### Task description
From the first line of the data through the line containing "common name: large-antlered muntjac", return each line exactly.

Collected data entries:

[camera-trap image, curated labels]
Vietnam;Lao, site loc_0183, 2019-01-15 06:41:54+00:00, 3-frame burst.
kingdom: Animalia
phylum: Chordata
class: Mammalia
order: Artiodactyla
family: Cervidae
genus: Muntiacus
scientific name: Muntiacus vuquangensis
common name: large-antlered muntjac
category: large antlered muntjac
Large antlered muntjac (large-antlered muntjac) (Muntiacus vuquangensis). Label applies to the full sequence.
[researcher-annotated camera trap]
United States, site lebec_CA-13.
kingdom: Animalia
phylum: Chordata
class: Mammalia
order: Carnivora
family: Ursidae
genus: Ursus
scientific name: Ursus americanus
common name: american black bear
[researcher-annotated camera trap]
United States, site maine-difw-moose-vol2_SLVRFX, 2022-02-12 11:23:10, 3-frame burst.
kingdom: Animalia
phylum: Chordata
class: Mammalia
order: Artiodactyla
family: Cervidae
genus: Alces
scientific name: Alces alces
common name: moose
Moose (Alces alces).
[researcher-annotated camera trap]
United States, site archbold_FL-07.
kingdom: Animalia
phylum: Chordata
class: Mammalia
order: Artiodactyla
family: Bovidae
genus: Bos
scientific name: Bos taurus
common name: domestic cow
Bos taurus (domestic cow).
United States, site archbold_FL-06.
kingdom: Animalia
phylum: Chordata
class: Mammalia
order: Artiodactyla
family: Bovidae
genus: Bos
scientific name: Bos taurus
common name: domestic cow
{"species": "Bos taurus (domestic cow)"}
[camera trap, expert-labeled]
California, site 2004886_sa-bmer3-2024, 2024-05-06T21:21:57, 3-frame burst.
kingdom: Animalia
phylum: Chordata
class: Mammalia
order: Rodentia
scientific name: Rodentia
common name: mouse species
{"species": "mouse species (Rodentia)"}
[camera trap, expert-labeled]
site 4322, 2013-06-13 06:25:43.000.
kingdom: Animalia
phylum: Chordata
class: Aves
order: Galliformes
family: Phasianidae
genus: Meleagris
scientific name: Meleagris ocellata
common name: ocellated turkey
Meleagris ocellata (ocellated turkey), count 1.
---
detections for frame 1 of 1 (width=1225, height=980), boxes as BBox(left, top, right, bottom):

### Solution to this problem
[camera-trap image, curated labels]
Vietnam;Lao, site loc_0183, 2019-01-15 06:41:54+00:00, 3-frame burst.
kingdom: Animalia
phylum: Chordata
class: Mammalia
order: Artiodactyla
family: Cervidae
genus: Muntiacus
scientific name: Muntiacus vuquangensis
common name: large-antlered muntjac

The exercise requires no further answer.